- **Istruzione data 1**: Nell'articolo sui Minnesota Timberwolves, chi prende il posto di Flip Saunders come allenatore?

- **Estratto della pagina**:
· · · ·

Minnesota Timberwolves: talento inespresso o coach inadeguato?

Minnesota Timberwolves: talento inespresso o coach inadeguato?

(di Giovanni Rinaldi). Nella competitiva Western Conference oltre lo strapotere dei Golden State Warriors e dei San Antonio Spurs è possibile affermare che il livello è pressapoco omogeneo, tranne per situazioni un po' scomode come quelle dei Los Angeles Lakers, che in questo momento con il record di 4v/21p sono la peggior squadra a Ovest. Penultimi invece i  New Orleans Pelicans con 7v/21p e terzultimi i Minnesota Timberwolves con 9v/16p. Queste sono le uniche squadre ad Ovest a non aver superato fino ad oggi la doppia cifra nelle vittorie.

Il caso Timberwolves non nasce come il più semplice. Poco prima dell'inizio della stagione vengono colpiti da un fulmine a ciel sereno, ovvero il coach Flip Saunders decede a causa del cancro. Dopo questa scossa si decide di far subentrare alla direzione della franchigia di Minneapolis il vice allenatore Sam Mitchell, sia per l'improvvisa mancanza di Saunders sia perché conoscitore del sistema Timberwolves. La stagione nonostante tutto parte abbastanza bene, soprattutto per una squadra che l'anno scorso ha concluso con un record di 16v/66p. All'esordio vincono 112-111 a Los Angeles, sponda Lakers, partendo con tre vittorie e due sconfitte nelle prime cinque gare di cui tre in trasferta e la quinta imponendosi in casa dei Chicago Bulls di Derrick Rose. Nelle successive partite solo sei vittorie, con un disastroso 3v/10p in casa e un più dignitoso 6v/6p in trasferta.

Sulla carta Minnesota ha un roster degno di nota, ricco soprattutto di nuovi prospetti molto interessanti su cui costruire una buona franchigia con le giuste direttive da parte dei veterani. Non dimentichiamo che Andrew Wiggins è il Rookie dell'anno 2014-2015, Zach LaVine è un playmaker atipico capace di apportare atletismo e dinamismo alla squadra dalla panchina. Dal Draft è arrivato uno dei potenziali centri che potranno imporsi di qui fino ai prossimi anni, Karl-Anthony Towns, e Tyus Jones, un playmaker che visti i competitors nel ruolo come Ricky Rubio, il già citato Lavine e il navigato Andre Miller è stato spedito in D-League per farsi le ossa e crescere. Sommiamo a questi il nuovo acquisto, direttamente dalla Turchia, Nemanja Bjelica, il ritorno dell'uomo-franchigia dei Wolves Kevin Garnett come mentore per i giovani meno esperti, il tiratore veterano Kevin Martin (che adesso si vorrebbe scambiare per trovare nuove soluzioni) e Tayshaun Prince vincitore dell'anello NBA con Detroit nel 2003-2004, e altri gregari di qualità (senza contare l'infortunato Pekovic).

· · · ·

Voci memorizzate:

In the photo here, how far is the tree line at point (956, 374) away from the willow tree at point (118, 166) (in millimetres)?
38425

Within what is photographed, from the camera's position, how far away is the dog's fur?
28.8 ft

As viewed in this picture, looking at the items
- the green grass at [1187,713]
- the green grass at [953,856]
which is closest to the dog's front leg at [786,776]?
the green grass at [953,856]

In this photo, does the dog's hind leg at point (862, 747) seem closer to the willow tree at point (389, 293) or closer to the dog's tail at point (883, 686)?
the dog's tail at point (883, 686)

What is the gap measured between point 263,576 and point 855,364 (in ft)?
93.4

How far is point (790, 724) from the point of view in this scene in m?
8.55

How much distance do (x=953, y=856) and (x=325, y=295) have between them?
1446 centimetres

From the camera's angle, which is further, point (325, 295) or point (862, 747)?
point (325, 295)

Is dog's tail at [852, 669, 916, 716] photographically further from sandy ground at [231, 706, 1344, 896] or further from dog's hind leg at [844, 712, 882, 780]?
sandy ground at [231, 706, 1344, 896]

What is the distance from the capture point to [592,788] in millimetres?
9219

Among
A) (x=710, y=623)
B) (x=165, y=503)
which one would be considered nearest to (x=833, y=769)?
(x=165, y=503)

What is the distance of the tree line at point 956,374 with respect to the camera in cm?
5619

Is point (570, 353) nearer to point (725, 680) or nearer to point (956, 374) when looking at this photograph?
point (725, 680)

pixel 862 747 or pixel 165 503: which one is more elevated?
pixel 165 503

· · · ·

- **Istruzione data 2**: Modifica le voci dalla riga che contiene "What is the distance of" fino alla fine delle voci, mettendo "picture" al posto di "photograph" e lasciando tutto il resto com'è.

- **Risposta completa 1**: Il vice allenatore Sam Mitchell.

- **Risposta completa 2**:
What is the distance of the tree line at point 956,374 with respect to the camera in cm?
5619

Is point (570, 353) nearer to point (725, 680) or nearer to point (956, 374) when looking at this picture?
point (725, 680)

pixel 862 747 or pixel 165 503: which one is more elevated?
pixel 165 503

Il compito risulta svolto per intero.